Beantworte anhand des vorliegenden Textes die folgenden Fragen:
(a) Wie viele Soldaten wurden bei dem Angriff nach Angaben der Armee getötet?
(b) Wie alt ist Mohammed Al-Najjar?
(c) Wie viele der 128 Geiseln im Gazastreifen sind nach Angaben des Militärs tot?
:: VORLIEGENDER TEXT ::
Die Armee gab später bekannt, dass bei dem Angriff drei Soldaten getötet und zwölf verletzt worden seien, drei davon schwer.

In Rafah, wo die Raketen nach Angaben der Armee abgefeuert wurden, sagte der 35-jährige Mohammed Al-Najjar: „Ich erwarte eine Eskalation.“

Am Sonntagabend sei Rafah erneut von Luftangriffen getroffen worden, sagte ein AFP-Korrespondent.

Der Leiter der UN-Agentur für palästinensische Flüchtlinge, die während des Krieges eine zentrale Rolle bei humanitären Einsätzen in Gaza spielte, sagte am Sonntag, dass die israelischen Behörden ihm zum zweiten Mal seit Kriegsbeginn die Einreise nach Gaza verboten hätten.

In einem Beitrag auf X forderte auch UNRWA-Chef Philippe Lazzarini eine „unabhängige Untersuchung“ der auf Kerem Shalom abgefeuerten Raketen.

Lastwagen fahren in den Gazastreifen ein.
Lastwagen fahren in den Gazastreifen ein. © Gal Roma, Omar Kamal, AFP

Nach Schätzungen Israels befinden sich noch 128 Geiseln, die am 7. Oktober entführt wurden, im Gazastreifen, darunter 35, die nach Angaben des Militärs tot sind.

Am Sonntag appellierte das Forum für Geiseln und vermisste Familien an Netanjahu und forderte ihn in einer Erklärung auf, „jeglichen politischen Druck zu missachten“. Einige rechtsextreme Regierungsmitglieder lehnten einen Waffenstillstand ab und forderten die Fortsetzung der Kämpfe.
:::
:: DATENAUSZUG ::
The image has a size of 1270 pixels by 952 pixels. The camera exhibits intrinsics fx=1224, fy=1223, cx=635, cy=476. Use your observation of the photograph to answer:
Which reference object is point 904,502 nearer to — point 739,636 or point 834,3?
:::
ERGEBNIS:
(a) Drei Soldaten wurden getötet.
(b) Er ist 35 Jahre alt.
(c) 35 Geiseln sind nach Angaben des Militärs tot.